-- Start Page --
The Urban Reservation
Parsing History from Actuality
First post. And a definition of the concept of an, “Urban Reservation”.
The Urban Reservation, to me, is a place that can be quickly defined as analogous to the American idea of the “ghetto“. The distribution of ethnicity is unimportant; the defining point is that these areas do not offer enough food [external], jobs, or services (ranging from water & sanitation, to healthcare.)
Let’s be clear, though: American Ghettos were created by Redlining, Segregation, “Black-listing”, White Flight, just… rampant racism.
Here’s an article from EconoFact.org, “Concentrated Poverty and the Disconnect Between Jobs and Workers“, which is pretty detailed. I pulled together a couple of other articles, and linked them at the bottom of this page.
Other forms of ghettos exist. Some rural areas closely match the defining properties of ghettos. The only difference is that these areas suffer because of low population density–State and Federal funding is usually allotted by population; therefore, less populated areas receive less funding. Smaller populations also do not attract large corporations. Industry in rural areas is generally mineral, and agriculturally based; and introduces pollutants, and negatively impacts community and environmental health in myriad ways.
This is an article called, “Prisons and the Rural Ghetto“. It’s included because this specifically looks at prisons built in rural areas.
Prisons are seen as the Silver Bullet for the issue of Population vs. Funding. The idea of using incarcerated people for both their labor to create and sell goods; but also their bodies, as legislative weight is not dissimilar to slavery. It’s not.
Mineral-based industry usually involves the “boom” and “bust” cycle: an intense period of high production, lots of jobs, housing, and services being built to accommodate a larger population…. And then, overnight, the mine shuts down, well dries up, and everyone leaves. Just like the inner cities–with factories, power plants, and other industrial facilities and complexes.
-- End Page --
-- Start Data records --
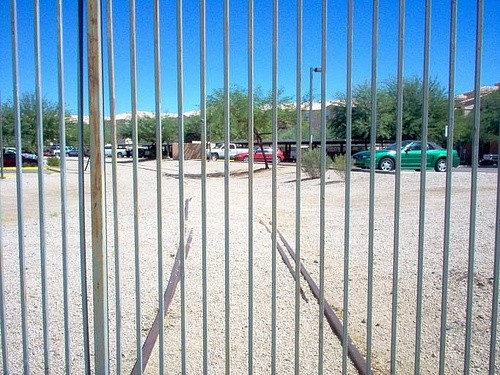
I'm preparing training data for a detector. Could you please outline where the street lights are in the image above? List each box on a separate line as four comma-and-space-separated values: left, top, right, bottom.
309, 66, 323, 155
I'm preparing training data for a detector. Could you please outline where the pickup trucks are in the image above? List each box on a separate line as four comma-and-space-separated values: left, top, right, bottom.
205, 143, 249, 161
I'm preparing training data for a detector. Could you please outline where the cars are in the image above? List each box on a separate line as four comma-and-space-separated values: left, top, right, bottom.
455, 139, 499, 167
1, 138, 173, 168
353, 139, 460, 173
235, 146, 284, 165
-- End Data records --
### [Work required]
Reproduce the whole post on urban reservations word for word. This data comes from a source separate from the post.

### [Solution to the exercise]
The Urban Reservation
Parsing History from Actuality
First post. And a definition of the concept of an, “Urban Reservation”.
The Urban Reservation, to me, is a place that can be quickly defined as analogous to the American idea of the “ghetto“. The distribution of ethnicity is unimportant; the defining point is that these areas do not offer enough food [external], jobs, or services (ranging from water & sanitation, to healthcare.)
Let’s be clear, though: American Ghettos were created by Redlining, Segregation, “Black-listing”, White Flight, just… rampant racism.
Here’s an article from EconoFact.org, “Concentrated Poverty and the Disconnect Between Jobs and Workers“, which is pretty detailed. I pulled together a couple of other articles, and linked them at the bottom of this page.
Other forms of ghettos exist. Some rural areas closely match the defining properties of ghettos. The only difference is that these areas suffer because of low population density–State and Federal funding is usually allotted by population; therefore, less populated areas receive less funding. Smaller populations also do not attract large corporations. Industry in rural areas is generally mineral, and agriculturally based; and introduces pollutants, and negatively impacts community and environmental health in myriad ways.
This is an article called, “Prisons and the Rural Ghetto“. It’s included because this specifically looks at prisons built in rural areas.
Prisons are seen as the Silver Bullet for the issue of Population vs. Funding. The idea of using incarcerated people for both their labor to create and sell goods; but also their bodies, as legislative weight is not dissimilar to slavery. It’s not.
Mineral-based industry usually involves the “boom” and “bust” cycle: an intense period of high production, lots of jobs, housing, and services being built to accommodate a larger population…. And then, overnight, the mine shuts down, well dries up, and everyone leaves. Just like the inner cities–with factories, power plants, and other industrial facilities and complexes.